What is needed is an exact retyping of each entry, pictures excluded.
[Data extract Boundary: Start]
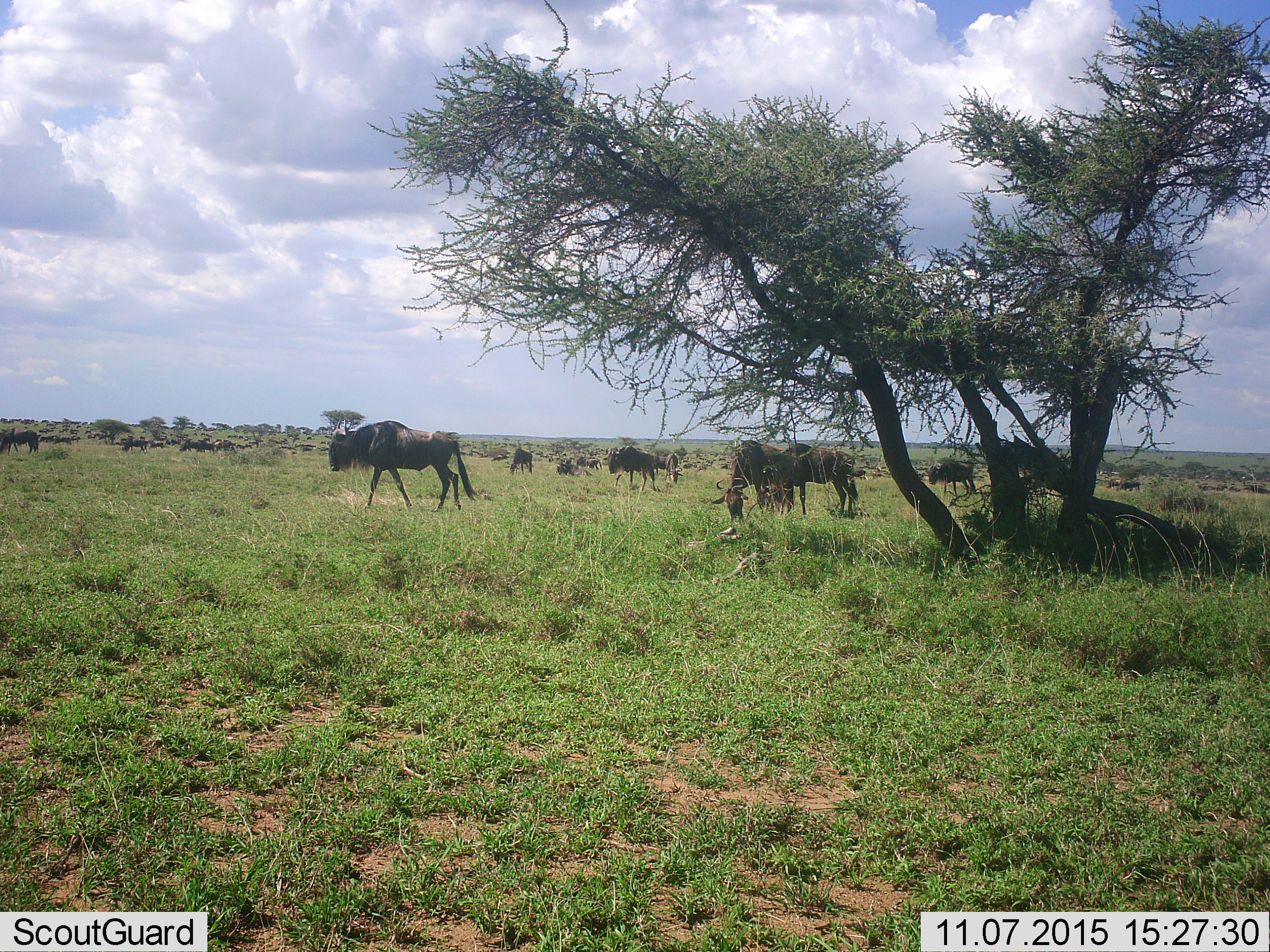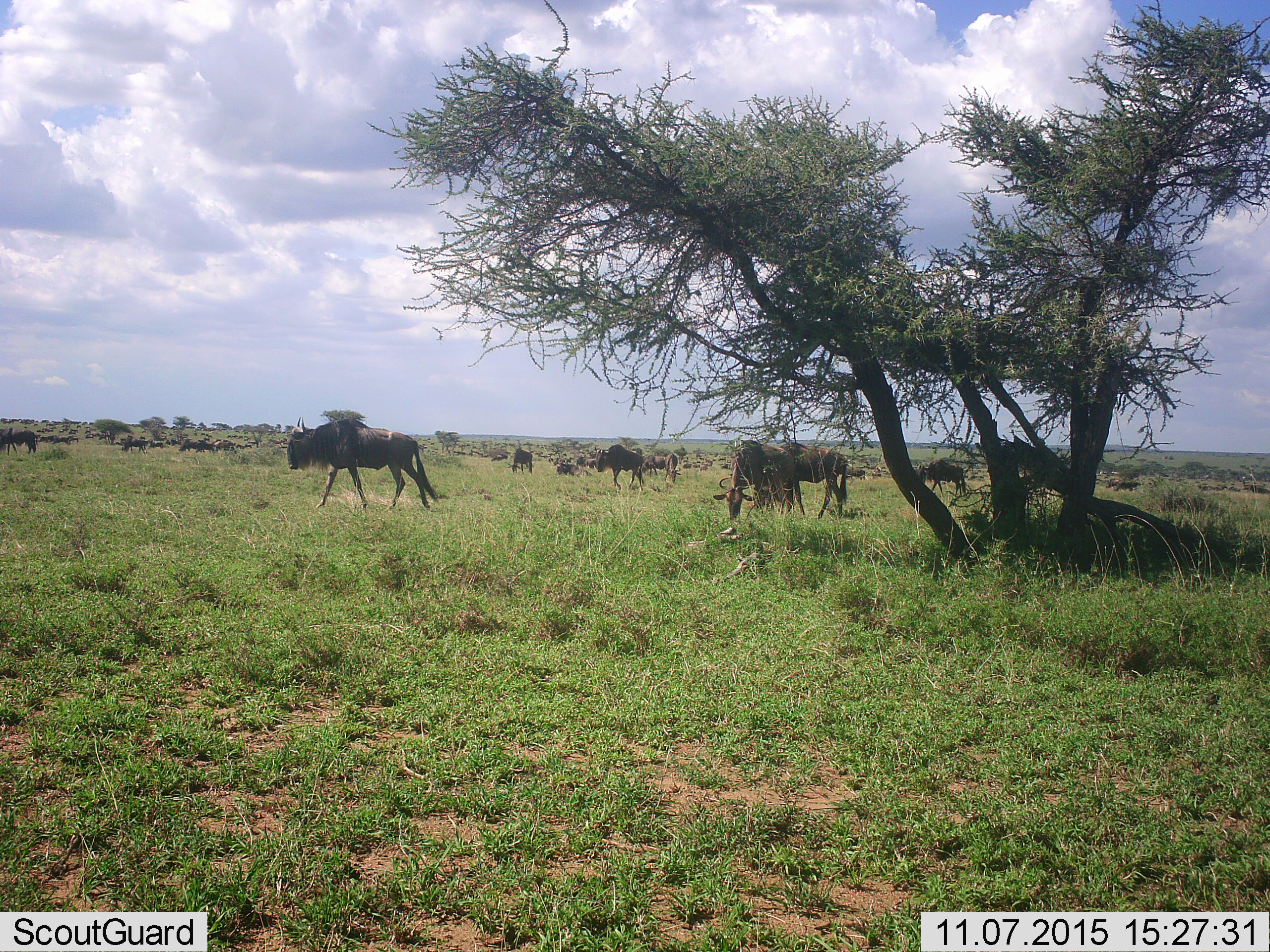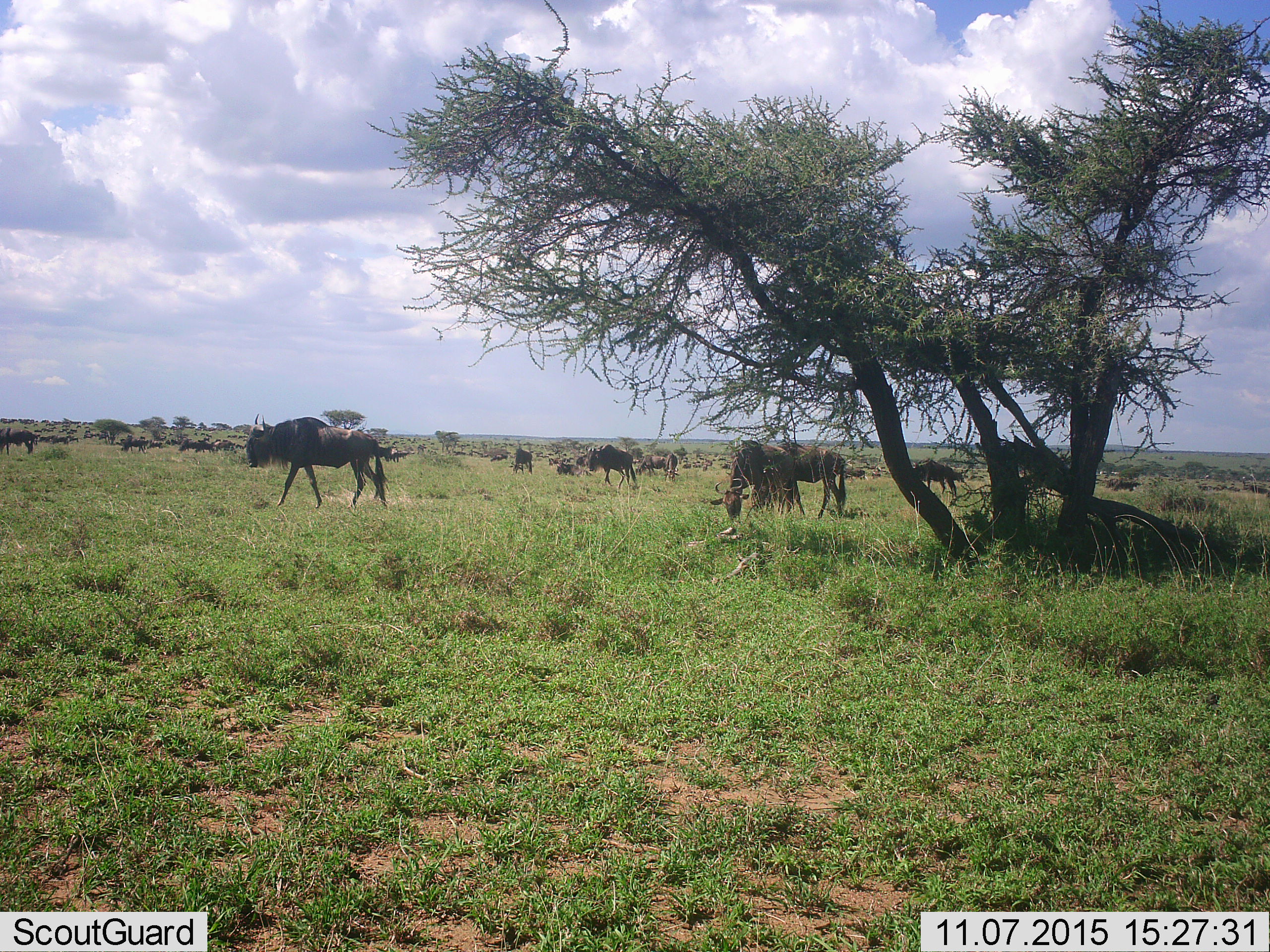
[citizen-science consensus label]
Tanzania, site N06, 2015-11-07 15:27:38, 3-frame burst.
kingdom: Animalia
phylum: Chordata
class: Mammalia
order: Artiodactyla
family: Bovidae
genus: Connochaetes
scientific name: Connochaetes taurinus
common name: blue wildebeest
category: wildebeest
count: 51+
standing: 78%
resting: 11%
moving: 56%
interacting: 0%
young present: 11%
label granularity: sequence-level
[Data extract Boundary: End]
▶ [Exercise solution]:
[citizen-science consensus label]
Tanzania, site N06, 2015-11-07 15:27:38, 3-frame burst.
kingdom: Animalia
phylum: Chordata
class: Mammalia
order: Artiodactyla
family: Bovidae
genus: Connochaetes
scientific name: Connochaetes taurinus
common name: blue wildebeest
category: wildebeest
count: 51+
standing: 78%
resting: 11%
moving: 56%
interacting: 0%
young present: 11%
label granularity: sequence-level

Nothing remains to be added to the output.